There is a deadening hypocrisy which has for years corrupted the social care landscape and we have now reached a stage where unless central Government funds an adequate pay reward for frontline social care staff, invests resource in meeting the energy and cost of living crisis, works with the sector to make Scotland’s small often family run private care businesses and smaller care charities sustainable, then we might as well say goodbye to any local social care provision, forget about economic growth because families will have to give up their jobs to support their relatives, and start accepting the reality of an unsafe NHS. And let us not forget the neglect of the thousands of unpaid family carers for so many years.

Everyone will rely on social care at some point in their lives, and it is a truism that the sector only becomes important when that happens. But in truth the urgency of this hour means that there might not be a sector around to provide the support you and I might need in the future unless we act now.

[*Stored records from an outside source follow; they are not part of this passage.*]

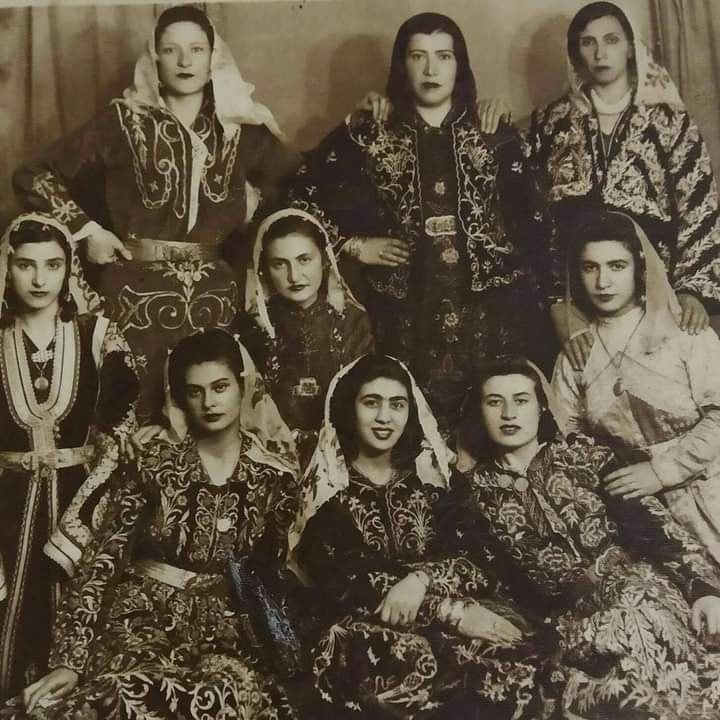 A60_Kütahya kına gecesi hatırası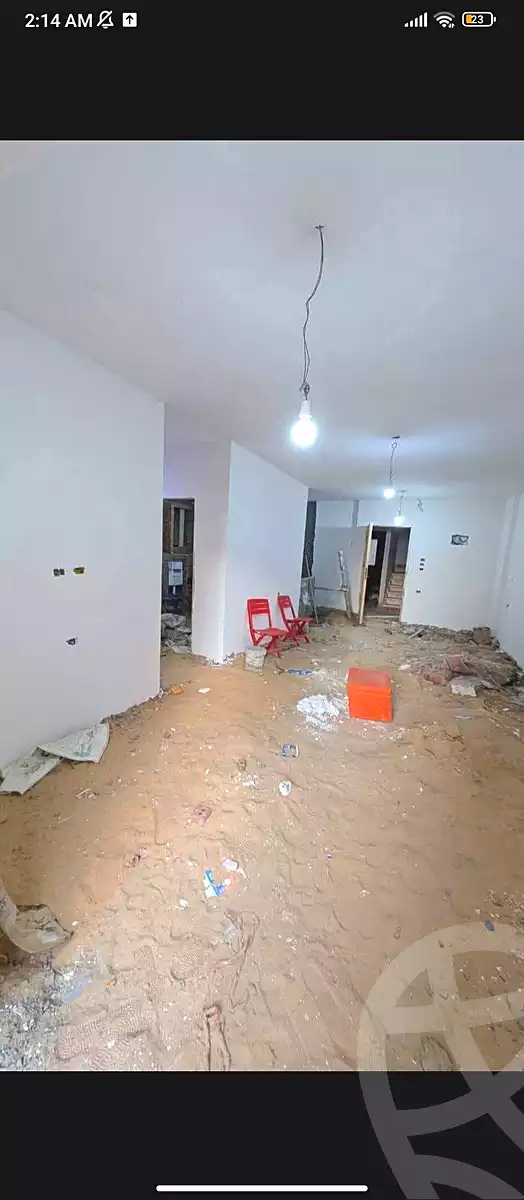 https://aqarmap.com.eg/en/listing/6717607-for-sale-alexandria-l-jmy-lbytsh-bianchiii-street-1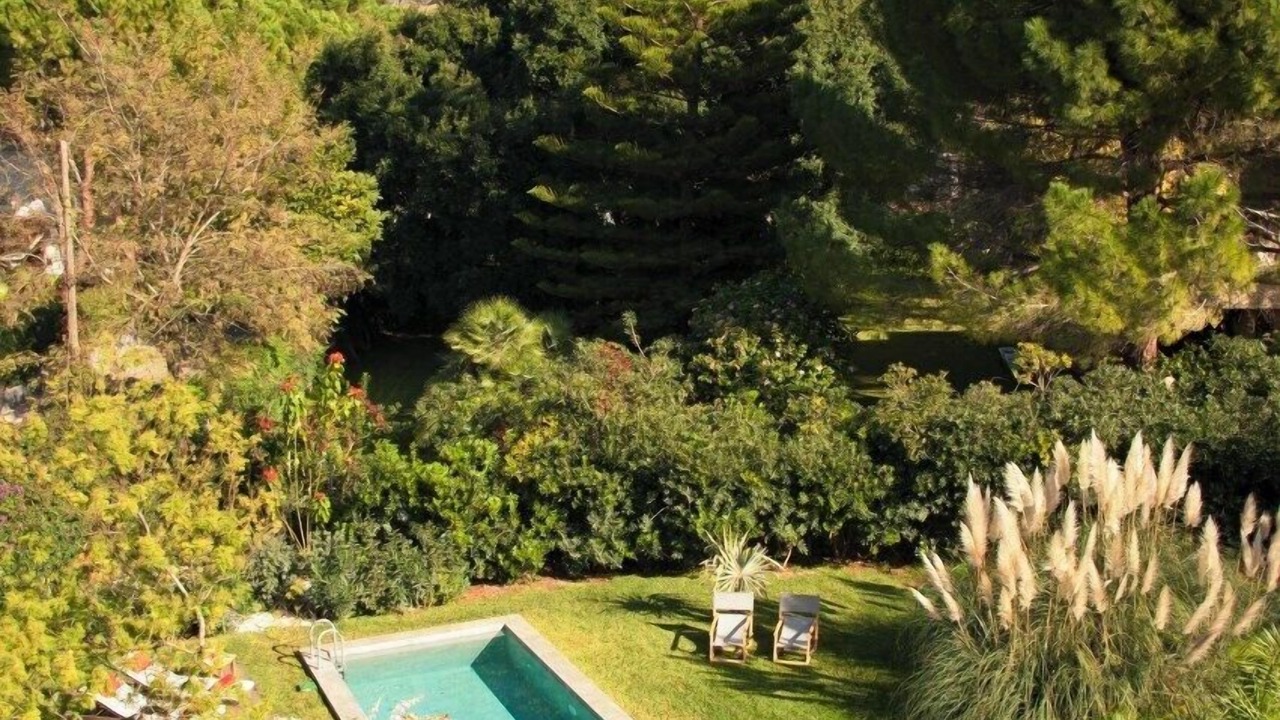 Photo of Outdoor in Mondello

We want to see action taken to tackle the social care crisis.

I dearly want the leadership candidates for First Minister to start telling us what they are going to do to rescue social care because it is going to be, whether they recognise it or not, a top priority in the early weeks and months of their time in office. I want them to tell us beyond campaign soundbite how much they value social care staff – and let it not be £10.90 an hour. I want them to show me how much they value social care away from the shadow of the NHS? I want them to show me they really understand why hundreds and thousands of talented professionals are leaving the sector and to commit to working with  with us to support the organisations that employ them. If a factory closes or a major employer ceases to operate we set up a Task Force – we urgently need such priority in virtually every community across our land. A slick paid-for TV campaign to recruit people to work in a sector that cannot afford to retain them won’t cut it.

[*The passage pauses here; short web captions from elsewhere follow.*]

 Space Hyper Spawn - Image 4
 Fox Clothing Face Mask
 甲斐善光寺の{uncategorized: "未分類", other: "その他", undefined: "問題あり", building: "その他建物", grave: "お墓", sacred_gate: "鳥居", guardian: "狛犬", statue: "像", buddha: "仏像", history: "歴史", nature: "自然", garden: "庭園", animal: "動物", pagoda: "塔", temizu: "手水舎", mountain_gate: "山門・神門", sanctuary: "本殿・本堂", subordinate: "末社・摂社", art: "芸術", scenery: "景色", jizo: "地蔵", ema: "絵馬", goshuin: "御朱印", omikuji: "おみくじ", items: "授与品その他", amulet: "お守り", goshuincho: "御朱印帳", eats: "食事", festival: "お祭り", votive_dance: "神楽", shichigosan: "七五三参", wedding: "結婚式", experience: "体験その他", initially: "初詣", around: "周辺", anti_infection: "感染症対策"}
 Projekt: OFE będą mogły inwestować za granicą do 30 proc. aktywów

Now is the time to #careaboutcare. Now is the time to #shinealight on the social care sector; to get beyond the myths and discover the amazing women and men who are the cradlers of compassion within all our communities. They deserve so much more than Scotland has given them. They and the charities and private organisations that have kept social care afloat in Scotland are weary, tired and exhausted but they know that now not a future land of promise, is the time to save social care in Scotland.